LESETEXT.

So hilfreiche Comics zu nervigen Themen könnte man öfter brauchen: die nachdenkliche Metzgererzählung „Fleischeslust“

Illustration: Martin Oesch - Edition Moderne
Illustration: Martin Oesch - Edition Moderne

Fleisch essen ist … problematisch. Kriegt man eine Grillparty schneller gesprengt als mit diesem Satz? Schon klar, bei Vegetariern rennt man offene Scheunentore ein, aber bei allen anderen? Und genau das ist doch das Problem: Will man sachlich drüber reden, was und wieviel sich ändern sollte/könnte, muss man viel dringender die vielen anderen erreichen. Martin Oeschs „Fleischeslust“ fängt schon mal genau richtig an: mit einem attraktiven Bild.


Der schönste Blick ist: auf die Theke


Eine Wursttheke hat er aufs Cover gesetzt, eine attraktive Wursttheke. Und das ist schon mal ein großer Schritt auf die Nichtvegetarier zu: Da ist einer, der akzeptiert, das Wurst eine leckere Sache sein kann. Mit dem kann man sich unterhalten. Sogar wenn er mit einem Fleischalptraum einsteigt.

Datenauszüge
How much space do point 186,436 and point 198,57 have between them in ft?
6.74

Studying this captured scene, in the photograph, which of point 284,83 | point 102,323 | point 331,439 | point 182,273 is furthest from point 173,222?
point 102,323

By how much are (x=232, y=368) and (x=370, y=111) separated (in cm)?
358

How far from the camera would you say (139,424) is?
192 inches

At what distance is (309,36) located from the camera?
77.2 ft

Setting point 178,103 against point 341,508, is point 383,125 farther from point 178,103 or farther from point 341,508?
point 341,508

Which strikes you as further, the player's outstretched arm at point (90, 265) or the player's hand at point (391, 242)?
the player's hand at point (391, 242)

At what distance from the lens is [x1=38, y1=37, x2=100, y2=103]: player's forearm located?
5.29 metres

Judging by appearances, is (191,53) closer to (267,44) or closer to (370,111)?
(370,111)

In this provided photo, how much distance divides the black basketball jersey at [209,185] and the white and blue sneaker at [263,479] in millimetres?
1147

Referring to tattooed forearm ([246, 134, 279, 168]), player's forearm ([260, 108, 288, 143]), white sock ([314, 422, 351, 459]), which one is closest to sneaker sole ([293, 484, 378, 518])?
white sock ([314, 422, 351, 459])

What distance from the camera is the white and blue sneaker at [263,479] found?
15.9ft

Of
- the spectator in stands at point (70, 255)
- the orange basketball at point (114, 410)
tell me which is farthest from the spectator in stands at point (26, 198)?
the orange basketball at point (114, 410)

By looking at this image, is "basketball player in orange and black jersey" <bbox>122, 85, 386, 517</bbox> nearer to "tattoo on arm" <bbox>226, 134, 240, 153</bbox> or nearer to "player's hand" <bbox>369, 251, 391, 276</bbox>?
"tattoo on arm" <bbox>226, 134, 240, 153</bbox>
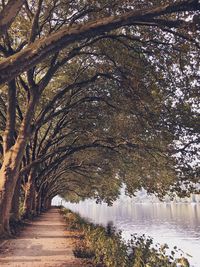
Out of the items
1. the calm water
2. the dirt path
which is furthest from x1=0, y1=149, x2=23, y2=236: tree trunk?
the calm water

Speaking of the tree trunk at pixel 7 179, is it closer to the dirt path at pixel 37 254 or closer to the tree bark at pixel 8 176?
the tree bark at pixel 8 176

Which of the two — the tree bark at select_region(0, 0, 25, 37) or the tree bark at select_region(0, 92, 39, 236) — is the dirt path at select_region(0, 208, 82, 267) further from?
the tree bark at select_region(0, 0, 25, 37)

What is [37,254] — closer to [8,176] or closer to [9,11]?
[8,176]

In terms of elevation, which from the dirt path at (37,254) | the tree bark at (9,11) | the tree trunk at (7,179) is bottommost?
the dirt path at (37,254)

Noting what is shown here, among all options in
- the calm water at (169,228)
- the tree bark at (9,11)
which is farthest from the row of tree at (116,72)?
the calm water at (169,228)

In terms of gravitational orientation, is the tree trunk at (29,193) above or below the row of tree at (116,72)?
below

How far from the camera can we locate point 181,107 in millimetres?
13359

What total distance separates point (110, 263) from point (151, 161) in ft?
34.4

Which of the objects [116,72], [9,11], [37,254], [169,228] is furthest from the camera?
[169,228]

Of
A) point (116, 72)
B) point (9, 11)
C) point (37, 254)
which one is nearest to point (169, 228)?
point (116, 72)

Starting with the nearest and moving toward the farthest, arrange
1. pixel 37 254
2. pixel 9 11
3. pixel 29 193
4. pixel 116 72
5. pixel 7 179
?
pixel 9 11, pixel 37 254, pixel 7 179, pixel 116 72, pixel 29 193

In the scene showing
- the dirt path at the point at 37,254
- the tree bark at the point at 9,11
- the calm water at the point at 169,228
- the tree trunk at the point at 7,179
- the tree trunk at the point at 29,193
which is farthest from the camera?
the calm water at the point at 169,228

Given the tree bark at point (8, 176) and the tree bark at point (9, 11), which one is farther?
the tree bark at point (8, 176)

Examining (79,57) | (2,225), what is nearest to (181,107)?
(79,57)
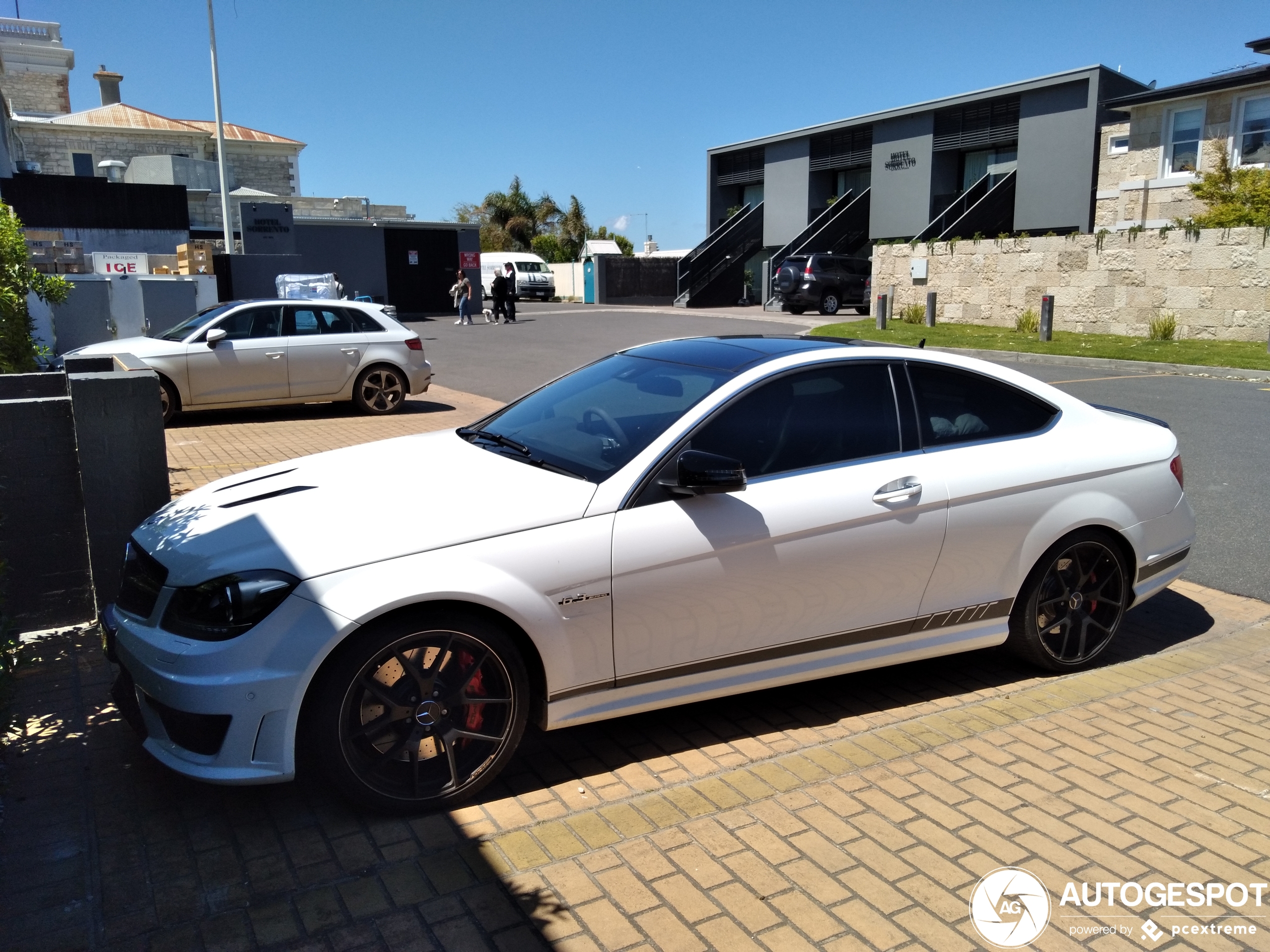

AUFGABEN.
[1] Was hat Martin Oesch laut dem Text über den Comic „Fleischeslust“ auf das Cover gesetzt?
[2] Führe den Text über den Comic „Fleischeslust“ nach seinem letzten Satz weiter.

ANTWORTEN.
[1] Eine attraktive Wursttheke.

[2]
Illustration: Martin Oesch - Edition Moderne
Illustration: Martin Oesch - Edition Moderne

Seine Hauptfigur ist Erwin Merz, letzter richtiger Metzger in der City einer Schweizer Stadt. Merz hat (ja, ein bisschen platt) Alpträume wegen der geschlachteten Tiere. Aaaber: zeichnerisch sind diese Alpträume sehr, sehr ansehnlich. Und Merz’ Arbeitsalltag wird durchaus positiv geschildert: Er macht gerne Würste, gerne Rollbraten, er ist stolz auf seine Arbeit. Aber er sieht auch, was alles nicht mehr so ist, wie er es einmal mochte.


Ein Fleischer mit Charakter


Er schlachtet nicht mehr selbst, kauft das Fleisch aus dem Schlachthof zu, weil es dann billiger ist – und seinen Kunden ist es nie billig genug. Die Därme hat früher ein Fachmann zugeliefert, heute kommen sie aus China. Irgendwie müsste es anders gehen, aber Erwin ist kein Revolutionär, sondern ein ganz normaler Metzger.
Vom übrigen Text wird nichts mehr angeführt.